How do you find $\mathop {\lim }\limits_{x \to 0} \dfrac{{\sin 2x}}{{\log \left( {x + 1} \right)}}$ using L’Hospital’s rule?

Answer 1

Solution

The given question requires us to evaluate a limit. A limit is the value that a function (or sequence) approaches as the input (or index) approaches some value. There are various methods and steps to evaluate a limit. Some of the common steps while solving limits involve rationalization and applying some basic results on frequently used limits. L’Hospital’s rule involves solving limits of indeterminate form by differentiating both numerator and denominator with respect to the variable separately and then applying the required limit.

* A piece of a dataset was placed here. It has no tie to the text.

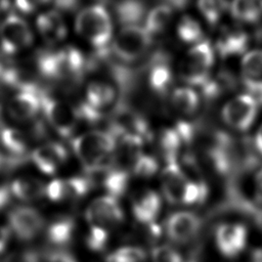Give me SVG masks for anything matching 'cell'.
I'll list each match as a JSON object with an SVG mask.
<instances>
[{"instance_id":"cell-1","label":"cell","mask_w":262,"mask_h":262,"mask_svg":"<svg viewBox=\"0 0 262 262\" xmlns=\"http://www.w3.org/2000/svg\"><path fill=\"white\" fill-rule=\"evenodd\" d=\"M88 232L86 246L94 251H102L108 242L111 231L124 219V213L118 199L105 194L94 199L85 211Z\"/></svg>"},{"instance_id":"cell-2","label":"cell","mask_w":262,"mask_h":262,"mask_svg":"<svg viewBox=\"0 0 262 262\" xmlns=\"http://www.w3.org/2000/svg\"><path fill=\"white\" fill-rule=\"evenodd\" d=\"M72 147L84 170L94 174L103 172L111 165L117 142L111 132L93 130L76 136Z\"/></svg>"},{"instance_id":"cell-3","label":"cell","mask_w":262,"mask_h":262,"mask_svg":"<svg viewBox=\"0 0 262 262\" xmlns=\"http://www.w3.org/2000/svg\"><path fill=\"white\" fill-rule=\"evenodd\" d=\"M37 68L42 76L51 81L77 82L84 74L86 60L79 49L64 46L41 52L37 58Z\"/></svg>"},{"instance_id":"cell-4","label":"cell","mask_w":262,"mask_h":262,"mask_svg":"<svg viewBox=\"0 0 262 262\" xmlns=\"http://www.w3.org/2000/svg\"><path fill=\"white\" fill-rule=\"evenodd\" d=\"M75 29L81 38L96 49H104L113 36L111 15L100 4L83 8L77 14Z\"/></svg>"},{"instance_id":"cell-5","label":"cell","mask_w":262,"mask_h":262,"mask_svg":"<svg viewBox=\"0 0 262 262\" xmlns=\"http://www.w3.org/2000/svg\"><path fill=\"white\" fill-rule=\"evenodd\" d=\"M214 62V50L208 41L194 44L185 54L180 66L182 79L192 85L205 84Z\"/></svg>"},{"instance_id":"cell-6","label":"cell","mask_w":262,"mask_h":262,"mask_svg":"<svg viewBox=\"0 0 262 262\" xmlns=\"http://www.w3.org/2000/svg\"><path fill=\"white\" fill-rule=\"evenodd\" d=\"M42 111L51 128L64 138L73 135L81 120L77 107L57 98L42 95Z\"/></svg>"},{"instance_id":"cell-7","label":"cell","mask_w":262,"mask_h":262,"mask_svg":"<svg viewBox=\"0 0 262 262\" xmlns=\"http://www.w3.org/2000/svg\"><path fill=\"white\" fill-rule=\"evenodd\" d=\"M150 34L143 27L125 26L115 37L112 48L124 61H134L145 53L150 44Z\"/></svg>"},{"instance_id":"cell-8","label":"cell","mask_w":262,"mask_h":262,"mask_svg":"<svg viewBox=\"0 0 262 262\" xmlns=\"http://www.w3.org/2000/svg\"><path fill=\"white\" fill-rule=\"evenodd\" d=\"M29 24L20 16L9 14L0 24V49L7 55L16 54L33 44Z\"/></svg>"},{"instance_id":"cell-9","label":"cell","mask_w":262,"mask_h":262,"mask_svg":"<svg viewBox=\"0 0 262 262\" xmlns=\"http://www.w3.org/2000/svg\"><path fill=\"white\" fill-rule=\"evenodd\" d=\"M116 98L114 87L103 81H91L85 89V99L78 106L81 119L96 122Z\"/></svg>"},{"instance_id":"cell-10","label":"cell","mask_w":262,"mask_h":262,"mask_svg":"<svg viewBox=\"0 0 262 262\" xmlns=\"http://www.w3.org/2000/svg\"><path fill=\"white\" fill-rule=\"evenodd\" d=\"M8 228L18 239L32 241L45 227L42 214L30 206H17L12 208L7 216Z\"/></svg>"},{"instance_id":"cell-11","label":"cell","mask_w":262,"mask_h":262,"mask_svg":"<svg viewBox=\"0 0 262 262\" xmlns=\"http://www.w3.org/2000/svg\"><path fill=\"white\" fill-rule=\"evenodd\" d=\"M93 180L89 176H73L50 181L45 195L54 203H76L82 200L92 188Z\"/></svg>"},{"instance_id":"cell-12","label":"cell","mask_w":262,"mask_h":262,"mask_svg":"<svg viewBox=\"0 0 262 262\" xmlns=\"http://www.w3.org/2000/svg\"><path fill=\"white\" fill-rule=\"evenodd\" d=\"M257 101L250 94L238 95L222 108V119L226 125L237 131L249 129L257 114Z\"/></svg>"},{"instance_id":"cell-13","label":"cell","mask_w":262,"mask_h":262,"mask_svg":"<svg viewBox=\"0 0 262 262\" xmlns=\"http://www.w3.org/2000/svg\"><path fill=\"white\" fill-rule=\"evenodd\" d=\"M202 227L201 218L189 211L172 213L166 221L167 236L176 244H186L194 238Z\"/></svg>"},{"instance_id":"cell-14","label":"cell","mask_w":262,"mask_h":262,"mask_svg":"<svg viewBox=\"0 0 262 262\" xmlns=\"http://www.w3.org/2000/svg\"><path fill=\"white\" fill-rule=\"evenodd\" d=\"M6 106L8 116L12 120L21 123L32 121L42 108V94L35 88L18 90Z\"/></svg>"},{"instance_id":"cell-15","label":"cell","mask_w":262,"mask_h":262,"mask_svg":"<svg viewBox=\"0 0 262 262\" xmlns=\"http://www.w3.org/2000/svg\"><path fill=\"white\" fill-rule=\"evenodd\" d=\"M67 148L58 142H46L31 152L34 165L44 174L56 173L68 161Z\"/></svg>"},{"instance_id":"cell-16","label":"cell","mask_w":262,"mask_h":262,"mask_svg":"<svg viewBox=\"0 0 262 262\" xmlns=\"http://www.w3.org/2000/svg\"><path fill=\"white\" fill-rule=\"evenodd\" d=\"M247 228L239 223H223L216 229V245L222 255L235 257L246 247Z\"/></svg>"},{"instance_id":"cell-17","label":"cell","mask_w":262,"mask_h":262,"mask_svg":"<svg viewBox=\"0 0 262 262\" xmlns=\"http://www.w3.org/2000/svg\"><path fill=\"white\" fill-rule=\"evenodd\" d=\"M189 178L177 161L168 162L161 175L162 189L170 204H182L184 190Z\"/></svg>"},{"instance_id":"cell-18","label":"cell","mask_w":262,"mask_h":262,"mask_svg":"<svg viewBox=\"0 0 262 262\" xmlns=\"http://www.w3.org/2000/svg\"><path fill=\"white\" fill-rule=\"evenodd\" d=\"M76 227V220L70 215L58 216L51 220L45 229L46 241L51 249L66 250L75 237Z\"/></svg>"},{"instance_id":"cell-19","label":"cell","mask_w":262,"mask_h":262,"mask_svg":"<svg viewBox=\"0 0 262 262\" xmlns=\"http://www.w3.org/2000/svg\"><path fill=\"white\" fill-rule=\"evenodd\" d=\"M36 28L42 39L51 45L61 42L68 35L64 18L56 10H48L39 14Z\"/></svg>"},{"instance_id":"cell-20","label":"cell","mask_w":262,"mask_h":262,"mask_svg":"<svg viewBox=\"0 0 262 262\" xmlns=\"http://www.w3.org/2000/svg\"><path fill=\"white\" fill-rule=\"evenodd\" d=\"M242 78L251 95L262 100V50H252L244 56Z\"/></svg>"},{"instance_id":"cell-21","label":"cell","mask_w":262,"mask_h":262,"mask_svg":"<svg viewBox=\"0 0 262 262\" xmlns=\"http://www.w3.org/2000/svg\"><path fill=\"white\" fill-rule=\"evenodd\" d=\"M162 202L156 191H144L134 199L132 212L134 217L143 224H151L156 221L161 210Z\"/></svg>"},{"instance_id":"cell-22","label":"cell","mask_w":262,"mask_h":262,"mask_svg":"<svg viewBox=\"0 0 262 262\" xmlns=\"http://www.w3.org/2000/svg\"><path fill=\"white\" fill-rule=\"evenodd\" d=\"M0 145L9 156L25 161L30 147V139L26 132L17 128L4 127L0 129Z\"/></svg>"},{"instance_id":"cell-23","label":"cell","mask_w":262,"mask_h":262,"mask_svg":"<svg viewBox=\"0 0 262 262\" xmlns=\"http://www.w3.org/2000/svg\"><path fill=\"white\" fill-rule=\"evenodd\" d=\"M9 186L12 196L24 202L36 201L45 195L46 185L36 177H18L9 183Z\"/></svg>"},{"instance_id":"cell-24","label":"cell","mask_w":262,"mask_h":262,"mask_svg":"<svg viewBox=\"0 0 262 262\" xmlns=\"http://www.w3.org/2000/svg\"><path fill=\"white\" fill-rule=\"evenodd\" d=\"M103 172L104 176L102 179V184L107 191V194L116 199L123 195L129 181L128 171L111 164Z\"/></svg>"},{"instance_id":"cell-25","label":"cell","mask_w":262,"mask_h":262,"mask_svg":"<svg viewBox=\"0 0 262 262\" xmlns=\"http://www.w3.org/2000/svg\"><path fill=\"white\" fill-rule=\"evenodd\" d=\"M247 40L248 37L244 32L239 30L229 29L222 32L218 40L217 47L219 52L224 56L230 54H237L245 50L248 43Z\"/></svg>"},{"instance_id":"cell-26","label":"cell","mask_w":262,"mask_h":262,"mask_svg":"<svg viewBox=\"0 0 262 262\" xmlns=\"http://www.w3.org/2000/svg\"><path fill=\"white\" fill-rule=\"evenodd\" d=\"M171 102L177 113L192 115L199 107V95L189 87H179L173 91Z\"/></svg>"},{"instance_id":"cell-27","label":"cell","mask_w":262,"mask_h":262,"mask_svg":"<svg viewBox=\"0 0 262 262\" xmlns=\"http://www.w3.org/2000/svg\"><path fill=\"white\" fill-rule=\"evenodd\" d=\"M230 10L234 18L254 23L262 16V0H232Z\"/></svg>"},{"instance_id":"cell-28","label":"cell","mask_w":262,"mask_h":262,"mask_svg":"<svg viewBox=\"0 0 262 262\" xmlns=\"http://www.w3.org/2000/svg\"><path fill=\"white\" fill-rule=\"evenodd\" d=\"M173 14V9L170 5L161 4L152 8L145 20V30L151 35L161 33L169 25Z\"/></svg>"},{"instance_id":"cell-29","label":"cell","mask_w":262,"mask_h":262,"mask_svg":"<svg viewBox=\"0 0 262 262\" xmlns=\"http://www.w3.org/2000/svg\"><path fill=\"white\" fill-rule=\"evenodd\" d=\"M21 262H77L75 257L66 250H30L20 256Z\"/></svg>"},{"instance_id":"cell-30","label":"cell","mask_w":262,"mask_h":262,"mask_svg":"<svg viewBox=\"0 0 262 262\" xmlns=\"http://www.w3.org/2000/svg\"><path fill=\"white\" fill-rule=\"evenodd\" d=\"M177 33L185 43H199L203 38V31L200 24L191 16L184 15L178 23Z\"/></svg>"},{"instance_id":"cell-31","label":"cell","mask_w":262,"mask_h":262,"mask_svg":"<svg viewBox=\"0 0 262 262\" xmlns=\"http://www.w3.org/2000/svg\"><path fill=\"white\" fill-rule=\"evenodd\" d=\"M198 7L202 15L210 25L219 21L228 7L226 0H199Z\"/></svg>"},{"instance_id":"cell-32","label":"cell","mask_w":262,"mask_h":262,"mask_svg":"<svg viewBox=\"0 0 262 262\" xmlns=\"http://www.w3.org/2000/svg\"><path fill=\"white\" fill-rule=\"evenodd\" d=\"M119 19L126 26H135L142 17L143 8L140 2L135 0H126L119 4L117 8Z\"/></svg>"},{"instance_id":"cell-33","label":"cell","mask_w":262,"mask_h":262,"mask_svg":"<svg viewBox=\"0 0 262 262\" xmlns=\"http://www.w3.org/2000/svg\"><path fill=\"white\" fill-rule=\"evenodd\" d=\"M146 254L138 247H123L106 257V262H145Z\"/></svg>"},{"instance_id":"cell-34","label":"cell","mask_w":262,"mask_h":262,"mask_svg":"<svg viewBox=\"0 0 262 262\" xmlns=\"http://www.w3.org/2000/svg\"><path fill=\"white\" fill-rule=\"evenodd\" d=\"M171 81V73L169 67L162 61L157 62L152 66L149 72V84L150 86L161 92L167 89Z\"/></svg>"},{"instance_id":"cell-35","label":"cell","mask_w":262,"mask_h":262,"mask_svg":"<svg viewBox=\"0 0 262 262\" xmlns=\"http://www.w3.org/2000/svg\"><path fill=\"white\" fill-rule=\"evenodd\" d=\"M158 170V164L156 160L147 155L141 154L135 161L132 171L139 176H151Z\"/></svg>"},{"instance_id":"cell-36","label":"cell","mask_w":262,"mask_h":262,"mask_svg":"<svg viewBox=\"0 0 262 262\" xmlns=\"http://www.w3.org/2000/svg\"><path fill=\"white\" fill-rule=\"evenodd\" d=\"M151 258L152 262H184L175 249L166 245L156 247L151 252Z\"/></svg>"},{"instance_id":"cell-37","label":"cell","mask_w":262,"mask_h":262,"mask_svg":"<svg viewBox=\"0 0 262 262\" xmlns=\"http://www.w3.org/2000/svg\"><path fill=\"white\" fill-rule=\"evenodd\" d=\"M49 2L51 0H14L16 8L23 13H33Z\"/></svg>"},{"instance_id":"cell-38","label":"cell","mask_w":262,"mask_h":262,"mask_svg":"<svg viewBox=\"0 0 262 262\" xmlns=\"http://www.w3.org/2000/svg\"><path fill=\"white\" fill-rule=\"evenodd\" d=\"M24 161L13 158L6 154L5 151L0 150V175L6 174L11 172L13 169L18 167L20 164H23Z\"/></svg>"},{"instance_id":"cell-39","label":"cell","mask_w":262,"mask_h":262,"mask_svg":"<svg viewBox=\"0 0 262 262\" xmlns=\"http://www.w3.org/2000/svg\"><path fill=\"white\" fill-rule=\"evenodd\" d=\"M12 198L9 184H0V212L9 206Z\"/></svg>"},{"instance_id":"cell-40","label":"cell","mask_w":262,"mask_h":262,"mask_svg":"<svg viewBox=\"0 0 262 262\" xmlns=\"http://www.w3.org/2000/svg\"><path fill=\"white\" fill-rule=\"evenodd\" d=\"M10 236V230L8 226L0 224V255L5 251Z\"/></svg>"},{"instance_id":"cell-41","label":"cell","mask_w":262,"mask_h":262,"mask_svg":"<svg viewBox=\"0 0 262 262\" xmlns=\"http://www.w3.org/2000/svg\"><path fill=\"white\" fill-rule=\"evenodd\" d=\"M51 2L59 10H72L77 6L79 0H51Z\"/></svg>"},{"instance_id":"cell-42","label":"cell","mask_w":262,"mask_h":262,"mask_svg":"<svg viewBox=\"0 0 262 262\" xmlns=\"http://www.w3.org/2000/svg\"><path fill=\"white\" fill-rule=\"evenodd\" d=\"M255 198L262 204V170L258 172L255 179Z\"/></svg>"},{"instance_id":"cell-43","label":"cell","mask_w":262,"mask_h":262,"mask_svg":"<svg viewBox=\"0 0 262 262\" xmlns=\"http://www.w3.org/2000/svg\"><path fill=\"white\" fill-rule=\"evenodd\" d=\"M255 142H256V146H257L258 150L262 155V125L260 126V128H259V130L257 132V135H256V138H255Z\"/></svg>"},{"instance_id":"cell-44","label":"cell","mask_w":262,"mask_h":262,"mask_svg":"<svg viewBox=\"0 0 262 262\" xmlns=\"http://www.w3.org/2000/svg\"><path fill=\"white\" fill-rule=\"evenodd\" d=\"M9 7V0H0V14Z\"/></svg>"},{"instance_id":"cell-45","label":"cell","mask_w":262,"mask_h":262,"mask_svg":"<svg viewBox=\"0 0 262 262\" xmlns=\"http://www.w3.org/2000/svg\"><path fill=\"white\" fill-rule=\"evenodd\" d=\"M4 102H5V96H4V92L0 87V114L4 107Z\"/></svg>"},{"instance_id":"cell-46","label":"cell","mask_w":262,"mask_h":262,"mask_svg":"<svg viewBox=\"0 0 262 262\" xmlns=\"http://www.w3.org/2000/svg\"><path fill=\"white\" fill-rule=\"evenodd\" d=\"M188 262H191V261H188Z\"/></svg>"}]
</instances>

Complete step by step answer:
We have to evaluate limit $\mathop {\lim }\limits_{x \to 0} \dfrac{{\sin 2x}}{{\log \left( {x + 1} \right)}}$ using L’Hospital’s rule. So, if we put the limit x tending to $0$ into the expression $\dfrac{{\sin 2x}}{{\log \left( {x + 1} \right)}}$ , we get an indeterminate form limit. Hence, L’Hospital’s rule can be applied here to find the value of the concerned limit.So, Applying L’Hospital’s rule, we have to differentiate both numerator and denominator with respect to the variable x separately and then apply the limit.Hence,
$\Rightarrow \mathop {\lim }\limits_{x \to 0} \dfrac{{\sin 2x}}{{\log \left( {x + 1} \right)}}$

Now, the derivative of $\sin x$ is $\cos x$ and the derivative of $\log x$ with respect to x is $\dfrac{1}{x}$ . Also, we must know the chain rule of differentiation $\dfrac{{d\left[ {f\left( {g\left( x \right)} \right)} \right]}}{{dx}} = f'\left( {g\left( x \right)} \right) \times g'\left( x \right)$ to find derivative of the denominator. So, we get,
$\Rightarrow \mathop {\lim }\limits_{x \to 0} \dfrac{{\left( {\cos 2x} \right) \times \left( 2 \right)}}{{\dfrac{1}{{\left( {x + 1} \right)}} \times 1}}$
Now, simplifying the expression, we get,
$\Rightarrow \mathop {\lim }\limits_{x \to 0} \dfrac{{2\cos 2x}}{{\dfrac{1}{{\left( {x + 1} \right)}}}}$
$\Rightarrow \mathop {\lim }\limits_{x \to 0} 2\left( {x + 1} \right)\cos 2x$
Taking the constants out of the limit, we get,
$\Rightarrow 2\mathop {\lim }\limits_{x \to 0} \left( {x + 1} \right)\cos 2x$

Now, we substitute the value of the variable as the limit is no longer an indeterminate limit.Hence, we get,
$\Rightarrow 2\left( {0 + 1} \right)\cos \left( {2 \times 0} \right)$
Simplifying the expression, we get,
$\Rightarrow 2\left( 1 \right)\cos \left( 0 \right)$
Now, we know that the cosine of angle zero degrees is one. So, we get,
$\Rightarrow 2\left( 1 \right)\left( 1 \right) = 2$

Therefore, the value of the limit $\mathop {\lim }\limits_{x \to 0} \dfrac{{\sin 2x}}{{\log \left( {x + 1} \right)}}$ is $2$ .

Note: Always check before evaluating the problem whether it is of indeterminate or determinate form. Remember the L’Hospital’s rule is only for evaluating the indeterminate forms. If the limit is of determinate form, then we can substitute the value of limit directly into the expression and get to the final answer. If the limit is of indeterminate form, we use the L’Hospital rule to convert it into determinate form and then substitute the limit.